• [TRY IT]
Carry the blog text on online identity forward from its final sentence, extending the post about phone numbers and mobile identity.

• [DOCUMENT TEXT]
--
Crypto vs (Real) Identity vs Open Society
China is going through a crack down on social media and is apparently now requiring verified real identities online. This is very clearly an attempt to silence criticism and suppress unrest by making it easy to track down who said what online. I am strongly in support of pseudonyms which is one of several reasons why I prefer Twitter to Facebook. It is also why recently proposed bills to outlaw online impersonation are potentially problematic.
But what about going the opposite direction? What about building out crypto based systems that let individuals separate themselves entirely from their speech to provide real anonymity? On one hand I am sympathetic to the need for such systems in dictatorships. But I continue to worry that broader use and dissemination of crypto as in say Silent Circle and Bitcoin will lead us down a path towards a spy-vs-spy society everywhere.
If we want governments to be more transparent shouldn’t we be living that change already? If we embrace crypto everywhere we are just providing ammunition to those who say that government agencies need more powers and money and less supervision in snooping on us.
So what is the balance that I have in mind? An open society where you can create a pseudonymous online account (Twitter and elsewhere) and have the expectation that your service provide will not provide data to the government or others that can be used to reveal your true identity without proper checks and balances. It should require presenting evidence to an independent court that access to this data is needed. That’s why we badly need an update to the Electronic Communications Privacy Act and why the renewal of FISA without supervision is such a disappointment.
Posted: 4th January 2013 – Comments
Tags:
identity crypto open society transparency
Mobile Identity (Phone Numbers are Toast)
About 3 years ago, I wrote how phone numbers might be an important part of mobile identity. I started to change my mind on this last year. Now I am thinking that phone numbers may in fact much more rapidly be approaching the end of their useful life.
--
• [DATASET EXCERPT]

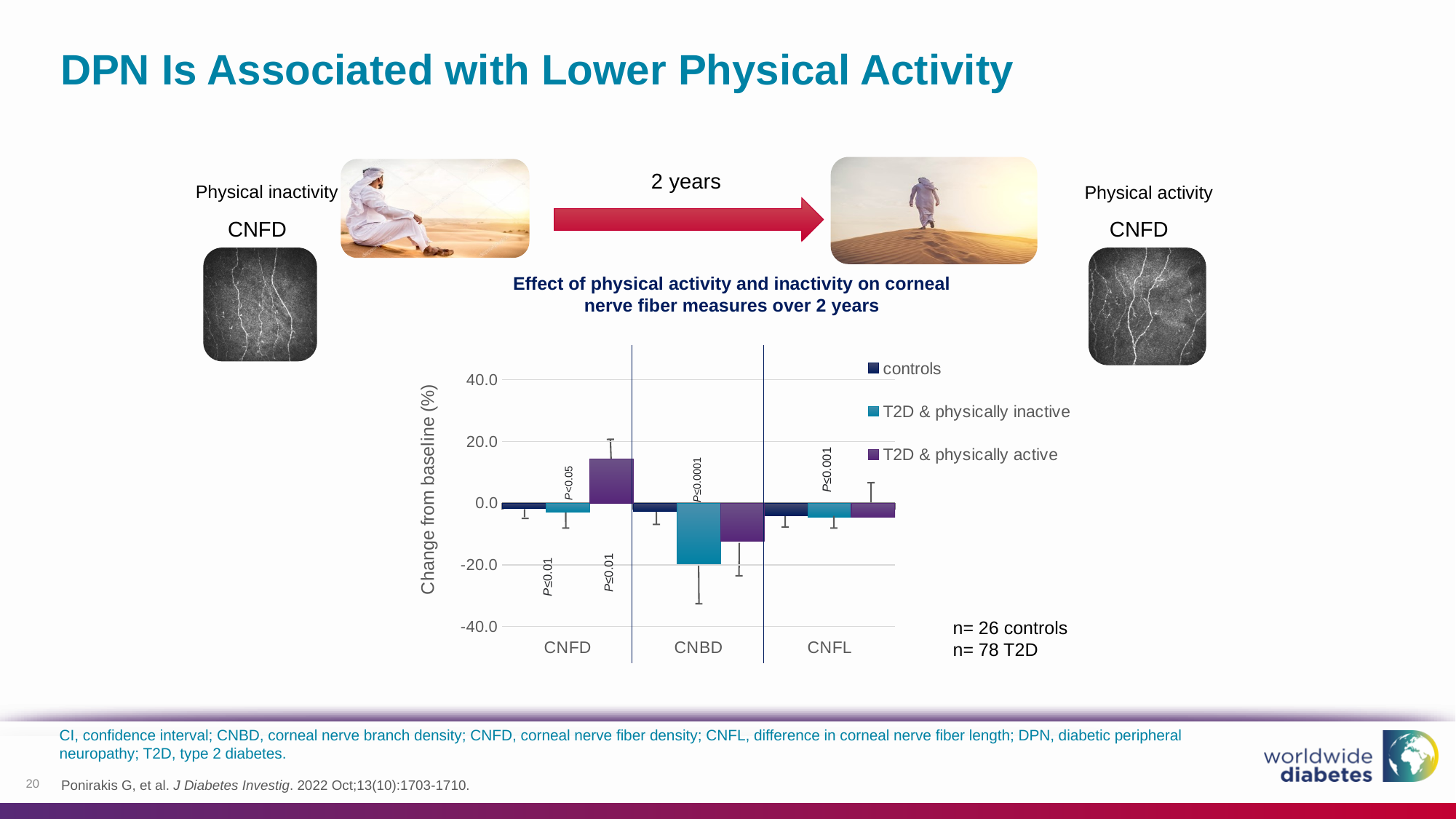
In the CNFD category, which is larger: the value for T2D & physically inactive or T2D & physically active? T2D & physically active Is the value for T2D & physically active in the CNFD category greater or less than 20.0? less What is the label of the chart's y axis? Change from baseline (%) How many series does the chart legend list? 3 Which category has the lowest value for the T2D & physically inactive series? CNBD Is the value for T2D & physically active in the CNBD category greater or less than -20.0? greater What kind of chart is shown on the slide? bar chart What is the title of the chart? Effect of physical activity and inactivity on corneal nerve fiber measures over 2 years How many categories are shown on the x axis of the chart? 3 Is the value for T2D & physically inactive in the CNBD category greater or less than 0.0? less Which category has the highest value for the T2D & physically active series? CNFD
--
• [OUTPUT FOR THIS TASK]
Why? Because of my recent experience in London with a data only SIM card. Having tired of crazy international roaming charges, I picked up a 1 GB data onlyl SIM card from a vending machine at Heathrow for 20 pounds and popped it into my phone.
I happily used foursquare, Twitter, kik and email all day long. But I was wondering how others would reach me who are not yet connected to me. I had a couple of different options. I could run Skype for voice. I could publicize my kik handle. Fortunately, I am “albertwenger” on both services so people could also just guess.
I believe that there are a bunch of ways this could go. There could a dominant global provider of a unified namespace for people if one of the existing big guys like Facebook or Twitter or one of the up and comers like kik becomes ubiquitous. Or there could be one or more providers of proprietary “phonebooks” that make it possible for people to let themselves be found on the services they want to. Or a new standard could emerge that is the equivalent of DNS but just for individuals.
Would love to know what others are thinking about this. How do you think of your mobile identity? Still phone number first or some handle? And how would you feel about a phone book approach that lets you register multiple handles? Should that be an open standard?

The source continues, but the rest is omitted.